- **Selected text**:
========================================================================
Several underlying genetic risk factors are now established for Parkinson’s disease (PD). Mutations in LRRK2 are the most common genetic cause of the selective neurodegeneration in PD. However, the mechanisms linking the specific LRRK2 mutations with the disease process are poorly understood, which limits the development of therapeutic interventions. New human cell assays that model the disease with an authentic genetic background are required to accelerate PD research. This project and associated national consortium will develop such a new tool for the scientific community.
In this project and as part of a national collaborative and interdisciplinary consortium, now including MJFF, we will use induced pluripotent stem (iPS) cell technology to generate defined types of patient-specific neurons with known mutations in PD genes. Several PD-associated LRRK2 mutations will be the focus of our cellular reprogramming and differentiation experiments, including a heterozygous mutation in the GTPase domain (R1441C) and hetero- and homozygous mutations in the kinase domain (G2019S). Fibroblast lines from age- and gender matched healthy subjects will be reprogrammed as controls. From each individual’s fibroblast line, 2-3 fully characterized, factor-free iPS cell lines will be generated. The iPS cell lines will be differentiated using our protocol into a defined population of neurons that includes a practical yield of the vulnerable ventral midbrain type of human dopaminergic neuron for research tool characterization.
========================================================================
- **Work task**: Copy out the Parkinson's disease project description above in full, word for word.

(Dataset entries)
========================================================================
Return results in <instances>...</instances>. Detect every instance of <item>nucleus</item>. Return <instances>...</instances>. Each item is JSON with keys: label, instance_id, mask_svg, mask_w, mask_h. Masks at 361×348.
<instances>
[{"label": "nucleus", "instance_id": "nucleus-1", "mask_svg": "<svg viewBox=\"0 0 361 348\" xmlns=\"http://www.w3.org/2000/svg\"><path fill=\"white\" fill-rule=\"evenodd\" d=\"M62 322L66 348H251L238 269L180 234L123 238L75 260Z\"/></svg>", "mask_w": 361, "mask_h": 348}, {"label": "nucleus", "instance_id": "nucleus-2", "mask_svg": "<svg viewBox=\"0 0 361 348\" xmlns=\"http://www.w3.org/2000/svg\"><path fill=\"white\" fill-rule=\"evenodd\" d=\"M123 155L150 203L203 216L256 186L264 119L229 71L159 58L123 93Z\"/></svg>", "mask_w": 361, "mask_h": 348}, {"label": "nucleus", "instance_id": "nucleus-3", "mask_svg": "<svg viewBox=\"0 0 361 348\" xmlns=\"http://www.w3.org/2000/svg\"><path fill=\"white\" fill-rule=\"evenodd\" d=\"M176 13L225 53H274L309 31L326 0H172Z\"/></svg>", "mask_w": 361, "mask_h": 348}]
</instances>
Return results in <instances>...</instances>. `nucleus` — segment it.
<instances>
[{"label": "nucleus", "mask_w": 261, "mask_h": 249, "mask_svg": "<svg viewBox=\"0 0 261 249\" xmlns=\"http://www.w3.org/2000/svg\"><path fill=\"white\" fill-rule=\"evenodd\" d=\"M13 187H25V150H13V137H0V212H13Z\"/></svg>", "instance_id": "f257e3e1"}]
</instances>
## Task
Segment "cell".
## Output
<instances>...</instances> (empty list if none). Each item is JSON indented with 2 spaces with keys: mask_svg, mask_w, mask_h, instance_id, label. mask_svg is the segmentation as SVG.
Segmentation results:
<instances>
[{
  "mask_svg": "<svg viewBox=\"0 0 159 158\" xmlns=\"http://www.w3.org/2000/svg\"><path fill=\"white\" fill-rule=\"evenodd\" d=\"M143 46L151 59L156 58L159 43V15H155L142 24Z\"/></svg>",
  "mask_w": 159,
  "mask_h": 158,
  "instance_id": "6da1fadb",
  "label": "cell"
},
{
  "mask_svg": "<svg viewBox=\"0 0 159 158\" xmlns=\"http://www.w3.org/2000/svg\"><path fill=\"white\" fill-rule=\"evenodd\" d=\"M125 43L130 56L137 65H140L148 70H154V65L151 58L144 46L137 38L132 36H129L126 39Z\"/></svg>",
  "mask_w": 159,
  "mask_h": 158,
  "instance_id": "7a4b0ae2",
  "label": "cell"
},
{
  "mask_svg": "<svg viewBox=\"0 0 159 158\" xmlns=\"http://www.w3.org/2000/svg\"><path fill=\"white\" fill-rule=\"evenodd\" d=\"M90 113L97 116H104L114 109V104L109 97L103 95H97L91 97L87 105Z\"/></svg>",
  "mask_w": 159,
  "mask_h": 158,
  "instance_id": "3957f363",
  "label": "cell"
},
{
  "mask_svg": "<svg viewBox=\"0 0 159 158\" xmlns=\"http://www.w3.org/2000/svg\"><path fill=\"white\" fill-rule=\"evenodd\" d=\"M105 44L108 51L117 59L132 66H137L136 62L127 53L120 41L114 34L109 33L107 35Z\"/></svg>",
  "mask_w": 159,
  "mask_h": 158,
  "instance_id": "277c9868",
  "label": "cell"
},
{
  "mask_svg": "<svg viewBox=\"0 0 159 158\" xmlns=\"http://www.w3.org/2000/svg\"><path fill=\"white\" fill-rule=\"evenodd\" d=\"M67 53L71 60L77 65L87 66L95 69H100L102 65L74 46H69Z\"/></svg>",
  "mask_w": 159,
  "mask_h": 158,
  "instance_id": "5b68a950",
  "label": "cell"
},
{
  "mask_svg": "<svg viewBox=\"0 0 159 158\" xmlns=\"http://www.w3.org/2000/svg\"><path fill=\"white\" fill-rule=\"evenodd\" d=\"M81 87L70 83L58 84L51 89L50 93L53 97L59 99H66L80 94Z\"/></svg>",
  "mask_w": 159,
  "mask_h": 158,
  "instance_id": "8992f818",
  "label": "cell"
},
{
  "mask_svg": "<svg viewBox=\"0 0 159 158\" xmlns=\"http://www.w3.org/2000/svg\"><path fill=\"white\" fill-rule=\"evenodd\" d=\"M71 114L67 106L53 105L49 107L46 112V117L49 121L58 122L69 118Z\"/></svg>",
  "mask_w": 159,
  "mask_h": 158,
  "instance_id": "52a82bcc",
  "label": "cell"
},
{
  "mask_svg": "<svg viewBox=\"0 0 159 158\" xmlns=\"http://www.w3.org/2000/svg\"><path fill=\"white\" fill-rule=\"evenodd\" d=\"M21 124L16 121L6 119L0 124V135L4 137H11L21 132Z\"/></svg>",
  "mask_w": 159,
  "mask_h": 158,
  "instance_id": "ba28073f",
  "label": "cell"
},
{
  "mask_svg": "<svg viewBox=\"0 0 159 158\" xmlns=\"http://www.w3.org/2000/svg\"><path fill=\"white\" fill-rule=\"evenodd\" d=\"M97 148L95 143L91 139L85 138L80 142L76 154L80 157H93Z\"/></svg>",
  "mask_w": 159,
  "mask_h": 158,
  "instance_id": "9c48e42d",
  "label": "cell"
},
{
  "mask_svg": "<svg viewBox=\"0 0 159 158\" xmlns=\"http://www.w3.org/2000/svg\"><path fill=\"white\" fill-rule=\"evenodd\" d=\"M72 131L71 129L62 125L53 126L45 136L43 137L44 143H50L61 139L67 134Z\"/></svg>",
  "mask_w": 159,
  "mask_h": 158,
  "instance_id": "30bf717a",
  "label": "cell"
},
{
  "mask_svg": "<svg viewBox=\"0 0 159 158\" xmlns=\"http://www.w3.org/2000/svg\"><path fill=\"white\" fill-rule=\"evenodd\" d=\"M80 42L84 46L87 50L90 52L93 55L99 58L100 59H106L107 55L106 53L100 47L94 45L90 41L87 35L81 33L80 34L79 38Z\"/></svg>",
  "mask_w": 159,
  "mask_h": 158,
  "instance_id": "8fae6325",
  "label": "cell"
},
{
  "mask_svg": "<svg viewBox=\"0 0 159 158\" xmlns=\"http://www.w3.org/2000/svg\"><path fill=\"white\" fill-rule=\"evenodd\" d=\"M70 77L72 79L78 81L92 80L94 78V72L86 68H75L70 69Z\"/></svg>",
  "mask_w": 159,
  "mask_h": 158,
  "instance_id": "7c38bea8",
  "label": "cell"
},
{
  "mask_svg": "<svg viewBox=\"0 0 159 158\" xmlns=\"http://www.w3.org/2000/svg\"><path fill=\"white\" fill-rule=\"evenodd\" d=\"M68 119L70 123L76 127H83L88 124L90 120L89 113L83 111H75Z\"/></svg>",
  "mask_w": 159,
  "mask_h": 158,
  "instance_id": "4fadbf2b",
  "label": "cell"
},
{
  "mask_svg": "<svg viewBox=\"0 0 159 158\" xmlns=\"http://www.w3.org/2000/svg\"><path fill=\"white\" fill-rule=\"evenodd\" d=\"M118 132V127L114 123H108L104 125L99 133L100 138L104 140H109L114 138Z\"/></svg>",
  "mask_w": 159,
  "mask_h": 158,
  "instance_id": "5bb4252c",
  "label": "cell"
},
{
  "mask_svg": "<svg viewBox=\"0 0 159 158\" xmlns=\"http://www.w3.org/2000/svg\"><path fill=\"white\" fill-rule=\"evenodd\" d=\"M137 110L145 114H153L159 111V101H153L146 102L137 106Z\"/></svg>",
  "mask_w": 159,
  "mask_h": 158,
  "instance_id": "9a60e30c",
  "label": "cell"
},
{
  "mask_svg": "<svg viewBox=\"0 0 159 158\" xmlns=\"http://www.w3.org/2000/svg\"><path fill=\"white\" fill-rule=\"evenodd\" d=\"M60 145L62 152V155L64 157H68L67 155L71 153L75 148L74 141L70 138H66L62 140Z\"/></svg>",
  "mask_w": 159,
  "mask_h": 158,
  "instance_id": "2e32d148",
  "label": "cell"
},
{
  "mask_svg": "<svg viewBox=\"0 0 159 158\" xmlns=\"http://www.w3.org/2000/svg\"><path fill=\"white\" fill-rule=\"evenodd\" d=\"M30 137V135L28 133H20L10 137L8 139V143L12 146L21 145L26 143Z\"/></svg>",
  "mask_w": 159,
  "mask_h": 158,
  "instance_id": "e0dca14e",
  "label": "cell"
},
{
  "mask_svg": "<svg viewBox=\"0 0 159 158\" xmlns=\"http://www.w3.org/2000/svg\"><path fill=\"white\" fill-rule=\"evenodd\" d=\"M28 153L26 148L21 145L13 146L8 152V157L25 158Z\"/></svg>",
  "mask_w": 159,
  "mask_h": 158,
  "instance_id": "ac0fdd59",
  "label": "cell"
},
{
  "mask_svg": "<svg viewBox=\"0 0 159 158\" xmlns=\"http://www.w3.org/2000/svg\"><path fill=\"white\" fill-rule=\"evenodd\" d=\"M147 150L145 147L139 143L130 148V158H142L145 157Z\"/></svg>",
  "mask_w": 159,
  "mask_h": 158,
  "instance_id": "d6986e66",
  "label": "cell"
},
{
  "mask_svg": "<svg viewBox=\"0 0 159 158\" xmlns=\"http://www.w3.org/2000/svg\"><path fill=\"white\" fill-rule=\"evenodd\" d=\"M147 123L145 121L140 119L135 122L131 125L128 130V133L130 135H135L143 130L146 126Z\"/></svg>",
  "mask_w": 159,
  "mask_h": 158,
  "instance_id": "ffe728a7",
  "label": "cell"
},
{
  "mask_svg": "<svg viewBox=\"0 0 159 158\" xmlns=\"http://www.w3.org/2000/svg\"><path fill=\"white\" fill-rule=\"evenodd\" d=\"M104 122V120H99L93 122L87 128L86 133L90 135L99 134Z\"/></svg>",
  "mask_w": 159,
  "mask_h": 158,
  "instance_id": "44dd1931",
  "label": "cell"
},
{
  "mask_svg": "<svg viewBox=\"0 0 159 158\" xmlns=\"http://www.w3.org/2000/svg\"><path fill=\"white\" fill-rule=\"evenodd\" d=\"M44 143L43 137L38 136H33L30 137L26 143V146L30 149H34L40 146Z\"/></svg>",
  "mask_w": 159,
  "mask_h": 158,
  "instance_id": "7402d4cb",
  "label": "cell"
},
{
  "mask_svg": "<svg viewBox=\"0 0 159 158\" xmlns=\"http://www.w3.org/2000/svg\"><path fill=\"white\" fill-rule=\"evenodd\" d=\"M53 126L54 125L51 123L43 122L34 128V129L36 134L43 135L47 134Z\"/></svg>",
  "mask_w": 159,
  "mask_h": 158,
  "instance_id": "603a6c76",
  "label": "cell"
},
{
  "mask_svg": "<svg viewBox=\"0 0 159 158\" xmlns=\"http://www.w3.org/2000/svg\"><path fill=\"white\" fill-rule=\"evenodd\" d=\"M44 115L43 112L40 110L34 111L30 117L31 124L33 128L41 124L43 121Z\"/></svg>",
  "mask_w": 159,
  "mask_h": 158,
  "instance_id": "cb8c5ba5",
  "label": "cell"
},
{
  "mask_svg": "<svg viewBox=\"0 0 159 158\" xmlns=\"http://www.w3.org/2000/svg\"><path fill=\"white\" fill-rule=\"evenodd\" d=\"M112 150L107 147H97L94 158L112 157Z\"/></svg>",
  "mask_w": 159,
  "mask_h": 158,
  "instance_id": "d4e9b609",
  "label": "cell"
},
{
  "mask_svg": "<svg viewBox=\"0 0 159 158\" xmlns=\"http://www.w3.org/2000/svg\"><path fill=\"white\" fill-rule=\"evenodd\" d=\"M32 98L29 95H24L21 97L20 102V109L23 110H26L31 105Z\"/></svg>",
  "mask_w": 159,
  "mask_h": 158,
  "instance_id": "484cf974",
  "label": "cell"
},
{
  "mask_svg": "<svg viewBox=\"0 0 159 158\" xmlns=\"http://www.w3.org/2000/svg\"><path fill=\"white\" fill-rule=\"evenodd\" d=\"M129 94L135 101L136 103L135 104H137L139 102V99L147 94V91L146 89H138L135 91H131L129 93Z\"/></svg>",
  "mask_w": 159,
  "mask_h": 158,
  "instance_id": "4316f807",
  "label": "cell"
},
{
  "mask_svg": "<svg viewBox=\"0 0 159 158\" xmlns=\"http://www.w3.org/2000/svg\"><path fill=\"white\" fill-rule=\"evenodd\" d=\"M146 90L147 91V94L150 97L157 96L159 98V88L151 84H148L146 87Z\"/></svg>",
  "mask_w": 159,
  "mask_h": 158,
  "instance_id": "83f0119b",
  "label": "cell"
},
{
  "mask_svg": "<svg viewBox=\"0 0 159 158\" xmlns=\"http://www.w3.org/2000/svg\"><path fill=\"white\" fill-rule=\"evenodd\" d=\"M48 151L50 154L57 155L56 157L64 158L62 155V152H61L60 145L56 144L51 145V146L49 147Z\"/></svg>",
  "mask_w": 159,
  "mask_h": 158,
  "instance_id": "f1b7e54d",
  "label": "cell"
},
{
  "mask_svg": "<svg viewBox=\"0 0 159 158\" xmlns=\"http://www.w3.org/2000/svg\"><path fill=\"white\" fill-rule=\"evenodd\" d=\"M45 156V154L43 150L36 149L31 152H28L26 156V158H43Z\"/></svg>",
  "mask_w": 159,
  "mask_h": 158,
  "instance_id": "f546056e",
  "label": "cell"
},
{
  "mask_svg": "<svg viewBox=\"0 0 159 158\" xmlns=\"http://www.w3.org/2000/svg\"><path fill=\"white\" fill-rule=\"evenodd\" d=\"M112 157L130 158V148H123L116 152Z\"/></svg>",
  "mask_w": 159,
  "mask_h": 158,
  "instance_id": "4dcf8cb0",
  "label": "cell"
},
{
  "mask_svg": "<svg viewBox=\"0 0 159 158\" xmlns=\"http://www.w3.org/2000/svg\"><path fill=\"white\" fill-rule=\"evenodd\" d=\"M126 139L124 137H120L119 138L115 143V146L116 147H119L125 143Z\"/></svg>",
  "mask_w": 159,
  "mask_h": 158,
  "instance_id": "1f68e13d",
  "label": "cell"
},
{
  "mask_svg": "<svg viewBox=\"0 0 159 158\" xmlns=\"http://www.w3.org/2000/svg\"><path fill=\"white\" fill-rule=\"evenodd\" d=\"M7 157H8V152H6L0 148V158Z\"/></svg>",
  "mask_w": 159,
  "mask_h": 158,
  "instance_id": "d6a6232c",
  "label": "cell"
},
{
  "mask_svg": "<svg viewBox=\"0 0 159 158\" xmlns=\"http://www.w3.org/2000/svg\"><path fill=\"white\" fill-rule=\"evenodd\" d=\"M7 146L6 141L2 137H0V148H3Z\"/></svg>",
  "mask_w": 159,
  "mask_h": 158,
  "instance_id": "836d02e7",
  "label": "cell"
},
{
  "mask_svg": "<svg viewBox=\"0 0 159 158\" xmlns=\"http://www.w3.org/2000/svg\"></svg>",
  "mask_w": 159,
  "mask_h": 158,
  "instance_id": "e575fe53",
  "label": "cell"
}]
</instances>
========================================================================
- **Solved problem**:
Several underlying genetic risk factors are now established for Parkinson’s disease (PD). Mutations in LRRK2 are the most common genetic cause of the selective neurodegeneration in PD. However, the mechanisms linking the specific LRRK2 mutations with the disease process are poorly understood, which limits the development of therapeutic interventions. New human cell assays that model the disease with an authentic genetic background are required to accelerate PD research. This project and associated national consortium will develop such a new tool for the scientific community.
In this project and as part of a national collaborative and interdisciplinary consortium, now including MJFF, we will use induced pluripotent stem (iPS) cell technology to generate defined types of patient-specific neurons with known mutations in PD genes. Several PD-associated LRRK2 mutations will be the focus of our cellular reprogramming and differentiation experiments, including a heterozygous mutation in the GTPase domain (R1441C) and hetero- and homozygous mutations in the kinase domain (G2019S). Fibroblast lines from age- and gender matched healthy subjects will be reprogrammed as controls. From each individual’s fibroblast line, 2-3 fully characterized, factor-free iPS cell lines will be generated. The iPS cell lines will be differentiated using our protocol into a defined population of neurons that includes a practical yield of the vulnerable ventral midbrain type of human dopaminergic neuron for research tool characterization.